## start

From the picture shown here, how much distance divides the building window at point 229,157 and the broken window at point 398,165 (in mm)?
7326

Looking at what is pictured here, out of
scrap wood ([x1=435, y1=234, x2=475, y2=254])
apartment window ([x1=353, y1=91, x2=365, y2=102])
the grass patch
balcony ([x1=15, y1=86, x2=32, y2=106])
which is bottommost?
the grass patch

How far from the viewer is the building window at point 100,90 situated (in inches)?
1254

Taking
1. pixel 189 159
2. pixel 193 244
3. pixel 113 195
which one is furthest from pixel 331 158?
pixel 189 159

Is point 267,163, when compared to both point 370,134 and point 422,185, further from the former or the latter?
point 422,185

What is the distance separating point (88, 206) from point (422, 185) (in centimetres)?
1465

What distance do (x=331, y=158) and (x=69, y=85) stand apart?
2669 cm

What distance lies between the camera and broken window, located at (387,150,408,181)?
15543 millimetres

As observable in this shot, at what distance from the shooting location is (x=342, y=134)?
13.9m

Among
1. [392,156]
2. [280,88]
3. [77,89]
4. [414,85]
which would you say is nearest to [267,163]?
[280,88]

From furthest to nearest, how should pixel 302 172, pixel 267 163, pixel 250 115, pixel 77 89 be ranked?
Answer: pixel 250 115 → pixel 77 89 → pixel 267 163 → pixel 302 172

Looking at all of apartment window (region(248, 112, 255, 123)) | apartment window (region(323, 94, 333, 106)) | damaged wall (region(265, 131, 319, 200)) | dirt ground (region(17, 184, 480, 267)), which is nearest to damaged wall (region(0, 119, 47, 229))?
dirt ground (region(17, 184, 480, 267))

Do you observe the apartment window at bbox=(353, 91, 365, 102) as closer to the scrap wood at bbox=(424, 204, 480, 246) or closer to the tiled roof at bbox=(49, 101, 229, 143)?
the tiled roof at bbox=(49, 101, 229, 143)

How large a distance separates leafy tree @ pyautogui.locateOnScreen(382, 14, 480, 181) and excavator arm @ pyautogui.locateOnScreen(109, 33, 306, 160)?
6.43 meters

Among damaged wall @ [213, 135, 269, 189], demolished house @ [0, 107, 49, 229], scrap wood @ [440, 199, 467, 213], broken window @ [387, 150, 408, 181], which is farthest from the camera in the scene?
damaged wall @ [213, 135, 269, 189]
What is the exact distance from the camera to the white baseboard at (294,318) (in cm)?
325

## end

Challenge – Repeat the material word for word, in full.

Written answer –
From the picture shown here, how much distance divides the building window at point 229,157 and the broken window at point 398,165 (in mm)?
7326

Looking at what is pictured here, out of
scrap wood ([x1=435, y1=234, x2=475, y2=254])
apartment window ([x1=353, y1=91, x2=365, y2=102])
the grass patch
balcony ([x1=15, y1=86, x2=32, y2=106])
which is bottommost?
the grass patch

How far from the viewer is the building window at point 100,90 situated (in inches)?
1254

Taking
1. pixel 189 159
2. pixel 193 244
3. pixel 113 195
which one is furthest from pixel 331 158?
pixel 189 159

Is point 267,163, when compared to both point 370,134 and point 422,185, further from the former or the latter?
point 422,185

What is the distance separating point (88, 206) from point (422, 185) (in centimetres)?
1465

What distance do (x=331, y=158) and (x=69, y=85) stand apart?
2669 cm

What distance lies between the camera and broken window, located at (387,150,408,181)?
15543 millimetres

As observable in this shot, at what distance from the shooting location is (x=342, y=134)?
13.9m

Among
1. [392,156]
2. [280,88]
3. [77,89]
4. [414,85]
which would you say is nearest to [267,163]?
[280,88]

From furthest to nearest, how should pixel 302 172, pixel 267 163, pixel 250 115, pixel 77 89 be ranked?
Answer: pixel 250 115 → pixel 77 89 → pixel 267 163 → pixel 302 172

Looking at all of apartment window (region(248, 112, 255, 123)) | apartment window (region(323, 94, 333, 106)) | damaged wall (region(265, 131, 319, 200)) | dirt ground (region(17, 184, 480, 267)), which is nearest to damaged wall (region(0, 119, 47, 229))?
dirt ground (region(17, 184, 480, 267))

Do you observe the apartment window at bbox=(353, 91, 365, 102) as closer to the scrap wood at bbox=(424, 204, 480, 246) or closer to the tiled roof at bbox=(49, 101, 229, 143)?
the tiled roof at bbox=(49, 101, 229, 143)

How large a distance separates leafy tree @ pyautogui.locateOnScreen(382, 14, 480, 181) and excavator arm @ pyautogui.locateOnScreen(109, 33, 306, 160)?
6.43 meters

Among damaged wall @ [213, 135, 269, 189], demolished house @ [0, 107, 49, 229], scrap wood @ [440, 199, 467, 213], broken window @ [387, 150, 408, 181], which is farthest from the camera in the scene?
damaged wall @ [213, 135, 269, 189]
What is the exact distance from the camera to the white baseboard at (294,318) (in cm)?
325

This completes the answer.